(Set task)
From the material below, select every line that contains the word "farther".

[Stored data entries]
= = = = = = =
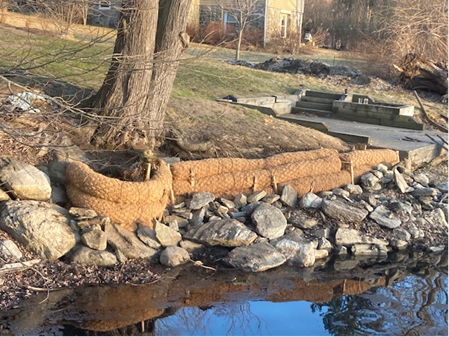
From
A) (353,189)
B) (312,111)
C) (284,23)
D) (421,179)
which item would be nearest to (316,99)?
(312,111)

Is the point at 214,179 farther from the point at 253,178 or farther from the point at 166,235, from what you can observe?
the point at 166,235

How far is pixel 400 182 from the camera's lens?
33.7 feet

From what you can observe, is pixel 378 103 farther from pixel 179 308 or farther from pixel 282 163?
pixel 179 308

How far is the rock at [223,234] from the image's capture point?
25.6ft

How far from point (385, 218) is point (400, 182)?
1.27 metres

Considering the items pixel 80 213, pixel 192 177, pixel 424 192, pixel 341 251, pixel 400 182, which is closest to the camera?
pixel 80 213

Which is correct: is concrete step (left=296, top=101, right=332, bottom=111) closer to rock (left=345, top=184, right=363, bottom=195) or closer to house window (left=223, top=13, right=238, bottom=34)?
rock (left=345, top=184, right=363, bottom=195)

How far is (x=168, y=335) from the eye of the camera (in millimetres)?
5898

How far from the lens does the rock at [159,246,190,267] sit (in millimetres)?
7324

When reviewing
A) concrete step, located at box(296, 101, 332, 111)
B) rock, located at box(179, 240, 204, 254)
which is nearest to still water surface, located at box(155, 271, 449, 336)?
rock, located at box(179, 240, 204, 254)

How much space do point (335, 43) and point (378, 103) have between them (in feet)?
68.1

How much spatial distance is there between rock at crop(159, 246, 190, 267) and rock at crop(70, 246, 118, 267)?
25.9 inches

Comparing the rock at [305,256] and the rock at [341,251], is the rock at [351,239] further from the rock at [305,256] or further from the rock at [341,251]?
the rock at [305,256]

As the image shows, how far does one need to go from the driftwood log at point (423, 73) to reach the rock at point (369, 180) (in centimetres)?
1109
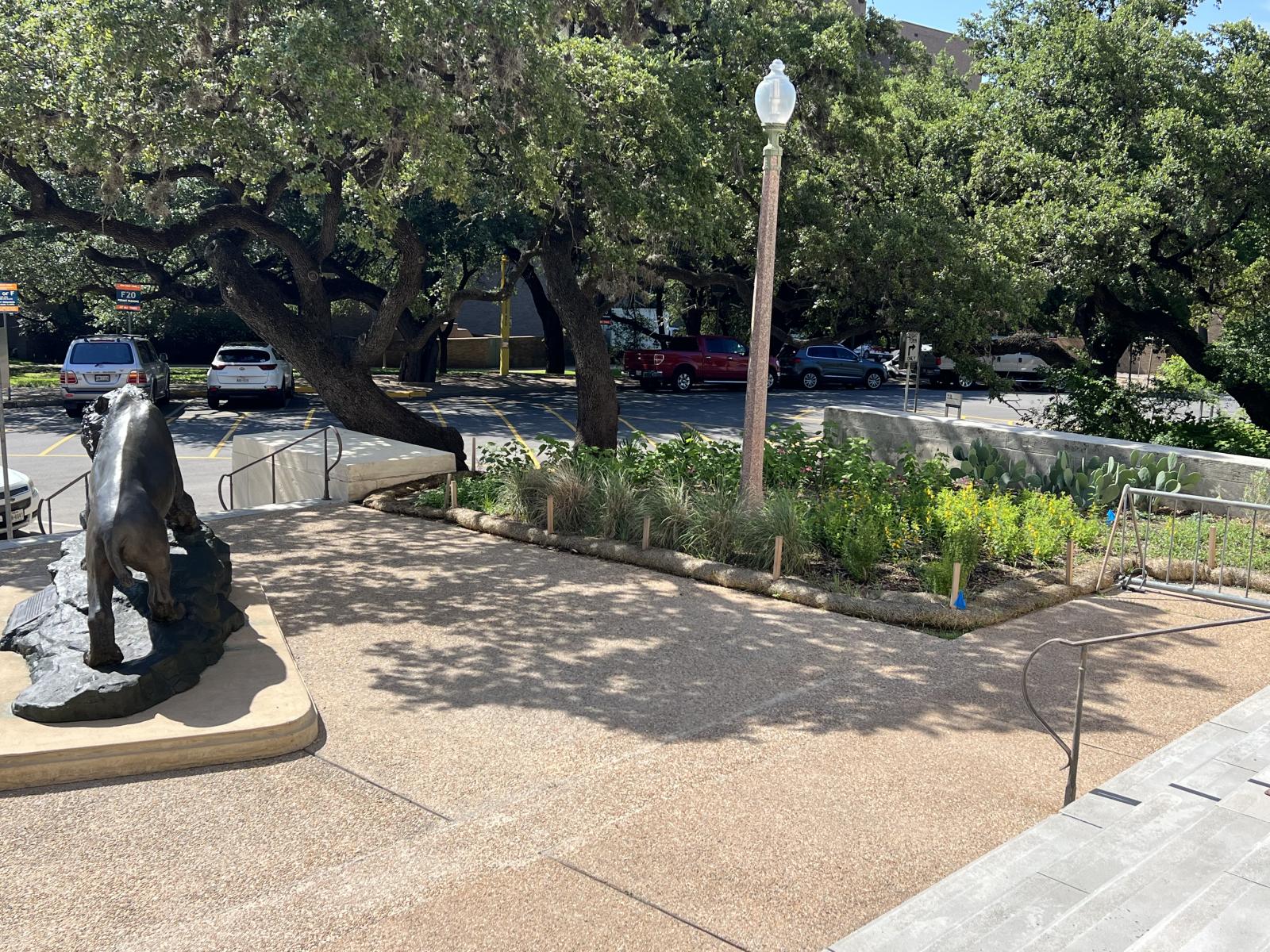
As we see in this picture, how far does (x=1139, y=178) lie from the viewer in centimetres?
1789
= = = = = = =
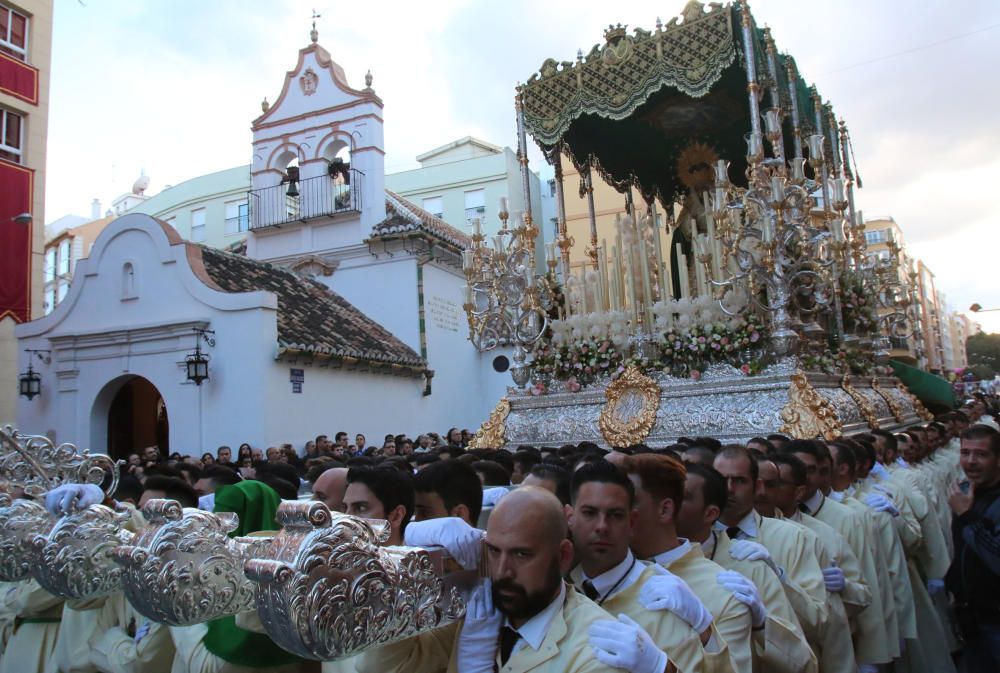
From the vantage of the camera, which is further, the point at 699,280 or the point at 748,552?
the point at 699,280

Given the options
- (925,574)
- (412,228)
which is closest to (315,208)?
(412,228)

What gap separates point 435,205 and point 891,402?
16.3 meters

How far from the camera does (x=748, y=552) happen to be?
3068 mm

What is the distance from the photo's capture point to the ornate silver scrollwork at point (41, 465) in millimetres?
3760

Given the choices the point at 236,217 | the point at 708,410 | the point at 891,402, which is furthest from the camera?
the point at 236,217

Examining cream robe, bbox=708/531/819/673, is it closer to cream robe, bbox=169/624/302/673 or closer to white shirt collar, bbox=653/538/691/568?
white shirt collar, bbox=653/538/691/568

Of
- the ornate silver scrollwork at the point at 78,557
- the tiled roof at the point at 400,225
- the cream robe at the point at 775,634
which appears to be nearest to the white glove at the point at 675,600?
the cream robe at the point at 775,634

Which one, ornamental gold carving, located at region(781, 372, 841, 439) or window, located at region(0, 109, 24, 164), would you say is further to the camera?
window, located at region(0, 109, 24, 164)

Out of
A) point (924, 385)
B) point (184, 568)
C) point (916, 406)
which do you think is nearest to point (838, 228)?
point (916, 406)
= = = = = = =
(Answer to this exercise)
Is the point at 214,179 farther from the point at 253,178 or farther from the point at 166,235, from what you can observe?
From what you can observe, is pixel 378 103 farther from pixel 179 308 or farther from pixel 282 163?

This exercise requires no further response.